» **Selected text**:
--- --- ---
Look around at your neighbors’ faces. What do these faces imply?

A face is also what we define as distinctive about our understanding of God. When our Greek forebears in the faith began to speak of God as trinity, and note that the Trinity has three persons, they used a word – πρόσωπον – that means both person and face. We say that human beings are made in the image of God, that they bear, in some way, the face of God. We say that Jesus is the human face of God. We speak of meeting God face to face – at the end of life or the last judgment, but also in the sense of turning toward the divine, or in recognizing the presence of God in creation, in Jesus our brother, or in the spirit who continues to inspire us.

In some real sense we cannot meet God except by facing and turning toward the divine with that relational part of ourselves that engages another person. We cannot love our neighbors without facing toward them, without recognizing the image of God in their being. Nor can we love ourselves without seeing God’s beloved reflected in the mirror.

We need faces in order to build relationships. We have to recognize something familiar in order to start relationships, which is why babies and their parents spend so much time looking at each other. Babies begin to trust that this mother or father face will provide food and comfort and incarnate love, and those babies can only thrive when there is some predictability to the faces around them.

We learn to love through trusting a face, and in the process of maturing, our own faces become trustworthy. That is a great part of what it means to grow up into the full stature of Christ – to become a predictable and faithful representation of the loving face of God.

When a face changes, we don’t always recognize it easily. I saw a face across the room recently, thought I recognized it, but I wasn’t sure that it was my friend from 20 years ago until he came closer – he’d changed a lot. Something like that is going on with the disciples in today’s gospel. This encounter comes after Mary Magdalene and the other Mary meet and recognize Jesus at the tomb. He instructs them to tell the others to go to Galilee and meet him there. They do go, but when they see Jesus they don’t all recognize him. His face has changed in some way. Some worship him, and some aren’t sure who this is. But he tells them to go and teach the whole world about what he has taught them.
--- --- ---
» **Supplied material**:
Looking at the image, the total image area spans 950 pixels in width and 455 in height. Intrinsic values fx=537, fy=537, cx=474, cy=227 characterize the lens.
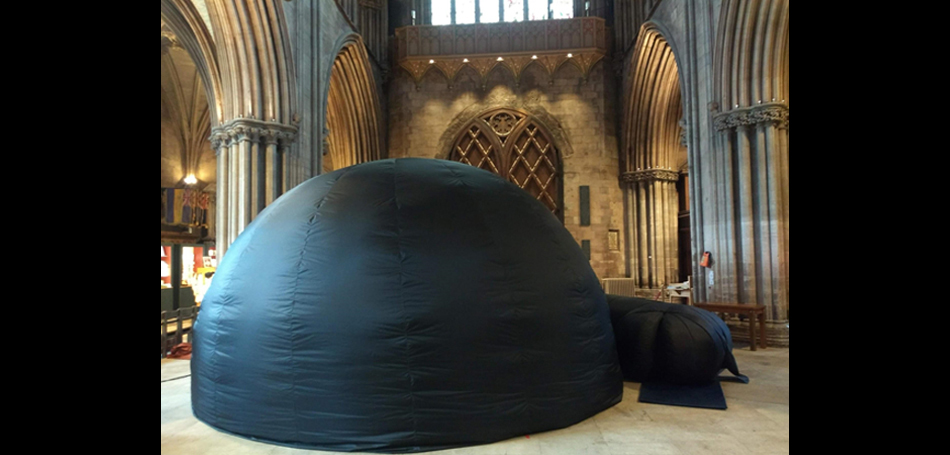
--- --- ---
» **Exercise set**:
#1 In the sermon on faces, what word did the Greek forebears use that means both person and face?
#2 Please carry the sermon on faces forward from its last sentence.

» **Responses by task**:
#1 πρόσωπον

#2
What would we teach? What does the trustworthy face of Jesus convey to us? Perhaps, “You are my friends; love each other as I have loved you. By this everyone will know that you are my disciples, if you have love for one another” or as Matthew’s gospel puts it, “Lord, when was it that we saw you hungry and gave you food, or thirsty and gave you something to drink? And when was it that we saw you a stranger and welcomed you, or naked and gave you clothing? And when was it that we saw you sick or in prison and visited you?” And the king will answer them, “Truly I tell you, just as you did it to one of the least of these who are members of my family, you did it to me.”

What does the trustworthy face of God look like, particularly in those who bear God’s image on their own faces? The world yearns for faces that can be trusted, faces that bear a message of beloved welcome, that send news of solidarity, even in the midst of trouble.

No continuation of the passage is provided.